The push to lower global greenhouse gas emissions has seen an increasing amount of early-stage capital flow to companies developing decarbonization solutions. Climate-tech startups raised $53.7 billion from venture capital and private equity (VC/PE) in 2021, according to our latest Investment Radar. Almost $22 billion of the total went to the transport sector, in technologies ranging from lithium-ion batteries to electric aviation.
BNEF defines ‘climate tech’ as technologies and business models that act to decarbonize six sectors: energy, transport, buildings and infrastructure, carbon and climate, industry and agriculture. Energy and transport have typically been the most popular areas for investment, accounting for over two-thirds of funding last year, although the nascent agriculture sector has been gaining traction.
Accelerators, angel investors, seed funds, venture capitalists, and private equity firms poured $7.6 billion into climate-tech startups across December 2021 and January 2022. Temasek was the most active investor during the period, participating in six funding rounds, including the $200 million raised by Indian electric scooter marker Ola Electric last month. The Singaporean investment company has continued to expand its climate-tech footprint in February, partaking in the $100 million Series A round of faux chicken developer Next Gen Foods.

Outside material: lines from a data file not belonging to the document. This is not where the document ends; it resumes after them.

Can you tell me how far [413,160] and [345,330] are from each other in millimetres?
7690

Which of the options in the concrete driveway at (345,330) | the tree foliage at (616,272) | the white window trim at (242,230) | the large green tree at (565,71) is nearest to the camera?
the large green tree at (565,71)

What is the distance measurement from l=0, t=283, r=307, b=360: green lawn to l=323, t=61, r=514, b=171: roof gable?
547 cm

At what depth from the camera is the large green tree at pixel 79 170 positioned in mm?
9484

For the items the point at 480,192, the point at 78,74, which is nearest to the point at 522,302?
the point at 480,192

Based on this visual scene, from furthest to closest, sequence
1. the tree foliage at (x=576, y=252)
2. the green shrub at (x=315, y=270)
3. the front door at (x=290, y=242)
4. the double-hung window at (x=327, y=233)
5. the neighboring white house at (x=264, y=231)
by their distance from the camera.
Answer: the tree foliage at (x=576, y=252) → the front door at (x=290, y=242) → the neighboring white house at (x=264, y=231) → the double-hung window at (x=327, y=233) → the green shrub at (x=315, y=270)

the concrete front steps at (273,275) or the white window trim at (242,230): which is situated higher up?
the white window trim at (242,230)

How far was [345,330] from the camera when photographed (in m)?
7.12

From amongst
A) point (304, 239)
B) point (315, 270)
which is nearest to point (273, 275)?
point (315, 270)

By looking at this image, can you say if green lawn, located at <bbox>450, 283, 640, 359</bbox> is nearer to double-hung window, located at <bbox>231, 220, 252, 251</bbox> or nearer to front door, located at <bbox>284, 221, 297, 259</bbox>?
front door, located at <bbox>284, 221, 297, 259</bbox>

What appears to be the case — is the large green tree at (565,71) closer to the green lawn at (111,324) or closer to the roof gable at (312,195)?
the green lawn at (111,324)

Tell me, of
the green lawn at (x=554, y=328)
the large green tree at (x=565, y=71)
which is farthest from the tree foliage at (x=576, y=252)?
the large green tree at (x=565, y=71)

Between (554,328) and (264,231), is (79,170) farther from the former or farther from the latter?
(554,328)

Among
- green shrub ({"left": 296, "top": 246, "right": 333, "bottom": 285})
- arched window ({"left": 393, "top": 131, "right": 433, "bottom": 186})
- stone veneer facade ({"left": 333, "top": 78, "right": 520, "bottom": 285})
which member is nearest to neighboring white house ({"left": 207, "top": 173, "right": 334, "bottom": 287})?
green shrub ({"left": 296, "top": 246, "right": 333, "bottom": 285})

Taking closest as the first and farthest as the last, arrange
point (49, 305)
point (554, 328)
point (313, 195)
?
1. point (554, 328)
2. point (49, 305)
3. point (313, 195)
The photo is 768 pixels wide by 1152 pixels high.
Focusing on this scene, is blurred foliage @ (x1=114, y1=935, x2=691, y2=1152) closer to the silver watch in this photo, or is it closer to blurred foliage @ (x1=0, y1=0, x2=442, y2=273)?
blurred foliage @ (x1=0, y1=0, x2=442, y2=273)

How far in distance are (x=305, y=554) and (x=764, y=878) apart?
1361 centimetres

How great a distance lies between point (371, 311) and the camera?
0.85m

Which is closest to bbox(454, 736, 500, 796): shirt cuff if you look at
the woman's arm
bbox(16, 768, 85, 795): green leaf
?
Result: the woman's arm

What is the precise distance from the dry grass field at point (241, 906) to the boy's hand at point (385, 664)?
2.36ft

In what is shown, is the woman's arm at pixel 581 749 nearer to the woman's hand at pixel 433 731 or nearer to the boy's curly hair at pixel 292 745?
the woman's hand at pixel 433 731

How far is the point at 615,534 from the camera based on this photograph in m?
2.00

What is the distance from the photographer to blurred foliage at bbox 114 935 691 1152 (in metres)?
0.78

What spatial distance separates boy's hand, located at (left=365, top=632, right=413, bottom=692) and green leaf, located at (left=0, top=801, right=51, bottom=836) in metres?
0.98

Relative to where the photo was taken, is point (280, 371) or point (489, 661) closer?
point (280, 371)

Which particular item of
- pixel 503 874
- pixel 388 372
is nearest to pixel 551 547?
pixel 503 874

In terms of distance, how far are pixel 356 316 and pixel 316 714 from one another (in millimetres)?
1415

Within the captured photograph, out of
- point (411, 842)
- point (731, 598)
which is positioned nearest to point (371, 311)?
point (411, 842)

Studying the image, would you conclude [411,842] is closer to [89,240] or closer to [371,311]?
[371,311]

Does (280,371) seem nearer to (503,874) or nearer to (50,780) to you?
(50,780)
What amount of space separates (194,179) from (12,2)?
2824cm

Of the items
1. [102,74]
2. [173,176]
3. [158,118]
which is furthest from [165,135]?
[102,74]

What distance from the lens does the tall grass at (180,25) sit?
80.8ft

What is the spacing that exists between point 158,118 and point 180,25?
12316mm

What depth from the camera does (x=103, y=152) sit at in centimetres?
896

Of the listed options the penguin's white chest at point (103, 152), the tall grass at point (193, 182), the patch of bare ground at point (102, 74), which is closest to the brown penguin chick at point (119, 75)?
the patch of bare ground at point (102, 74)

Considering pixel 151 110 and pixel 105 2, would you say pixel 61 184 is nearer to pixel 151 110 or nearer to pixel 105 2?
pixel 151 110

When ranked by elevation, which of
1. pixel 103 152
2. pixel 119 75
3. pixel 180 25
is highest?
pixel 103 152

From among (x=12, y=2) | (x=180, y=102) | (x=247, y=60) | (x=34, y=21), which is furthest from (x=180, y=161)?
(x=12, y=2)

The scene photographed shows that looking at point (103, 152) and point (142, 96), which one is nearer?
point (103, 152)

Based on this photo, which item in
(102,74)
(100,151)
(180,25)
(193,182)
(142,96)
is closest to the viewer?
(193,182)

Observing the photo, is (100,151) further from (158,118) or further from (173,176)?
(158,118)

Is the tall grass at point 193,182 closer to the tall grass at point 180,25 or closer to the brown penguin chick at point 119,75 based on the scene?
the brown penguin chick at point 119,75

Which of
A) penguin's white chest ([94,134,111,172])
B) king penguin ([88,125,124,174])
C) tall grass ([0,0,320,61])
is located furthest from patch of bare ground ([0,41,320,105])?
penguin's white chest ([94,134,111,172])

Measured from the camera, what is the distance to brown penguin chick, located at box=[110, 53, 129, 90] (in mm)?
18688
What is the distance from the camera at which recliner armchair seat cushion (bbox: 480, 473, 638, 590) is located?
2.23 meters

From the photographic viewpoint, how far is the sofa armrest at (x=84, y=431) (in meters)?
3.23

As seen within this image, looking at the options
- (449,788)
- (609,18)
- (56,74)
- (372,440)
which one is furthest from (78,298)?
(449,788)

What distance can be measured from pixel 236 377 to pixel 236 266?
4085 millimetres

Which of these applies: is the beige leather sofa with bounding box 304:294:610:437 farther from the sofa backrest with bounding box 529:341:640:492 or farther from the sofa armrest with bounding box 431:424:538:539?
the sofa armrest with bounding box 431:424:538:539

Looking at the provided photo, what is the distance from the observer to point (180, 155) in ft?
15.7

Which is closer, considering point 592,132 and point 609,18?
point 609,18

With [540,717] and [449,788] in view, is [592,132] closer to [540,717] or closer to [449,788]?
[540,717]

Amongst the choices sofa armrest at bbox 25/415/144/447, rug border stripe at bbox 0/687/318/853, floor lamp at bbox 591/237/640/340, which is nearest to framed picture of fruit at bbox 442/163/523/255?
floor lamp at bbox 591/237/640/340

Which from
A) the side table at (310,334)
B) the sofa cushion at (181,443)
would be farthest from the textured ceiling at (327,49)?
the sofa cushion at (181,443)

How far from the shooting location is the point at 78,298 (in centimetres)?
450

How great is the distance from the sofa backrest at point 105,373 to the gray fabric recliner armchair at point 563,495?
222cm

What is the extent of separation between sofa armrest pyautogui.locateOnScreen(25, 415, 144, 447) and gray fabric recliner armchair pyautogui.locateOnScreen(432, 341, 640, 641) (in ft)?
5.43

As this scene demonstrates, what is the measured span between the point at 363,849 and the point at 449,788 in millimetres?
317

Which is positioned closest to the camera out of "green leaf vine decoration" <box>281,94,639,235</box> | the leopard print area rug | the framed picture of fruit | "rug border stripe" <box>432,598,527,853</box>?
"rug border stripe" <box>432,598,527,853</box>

Transport startups attracted $4.5 billion of capital over the last two months, which includes a $939 million late-stage funding round from SVOLT, the battery company spun off from Chinese car manufacturer Great Wall Motor. The most popular technologies to invest in have been electric vehicle battery solutions, EV charging firms and ride-hailing platforms. The majority of these companies are based in China, highlighting the country’s evolving market.
Meanwhile, December was the most lucrative month for the energy sector to date, as startups raised $3.4 billion. A big driver was the $1.8 billion fundraiseby nuclear fusion company Commonwealth Fusion Systems, backed by investors such as Breakthrough Energy Ventures, FootPrint Coalition and Future Ventures.
Amid growing interest in emerging technologies such as indoor farming, VC/PE investors ploughed $2.3 billion into agriculture and food startups in December and January. Vertical farming specialist Plenty raised $400 million, while cultivated protein company Future Meat secured $346 million.